Short exercise: Count the lines in the records below that contain the word "distance". Reply with only that number.

Provided material:

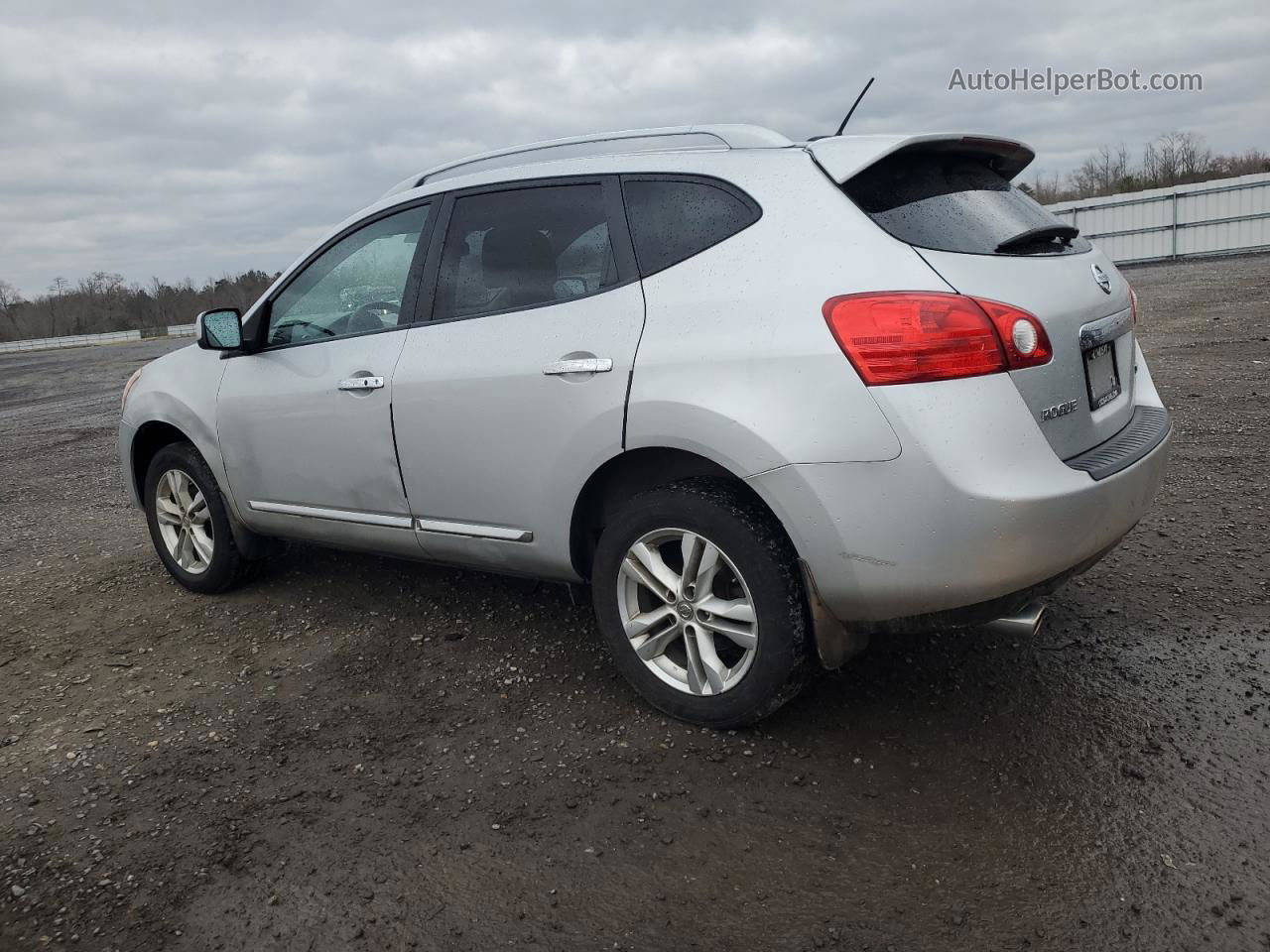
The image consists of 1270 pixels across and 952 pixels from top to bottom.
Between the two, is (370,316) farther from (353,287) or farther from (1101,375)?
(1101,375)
---
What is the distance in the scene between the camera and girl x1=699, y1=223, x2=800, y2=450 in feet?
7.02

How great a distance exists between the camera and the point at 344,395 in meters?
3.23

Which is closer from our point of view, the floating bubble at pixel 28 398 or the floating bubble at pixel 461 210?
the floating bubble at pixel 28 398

The answer: 2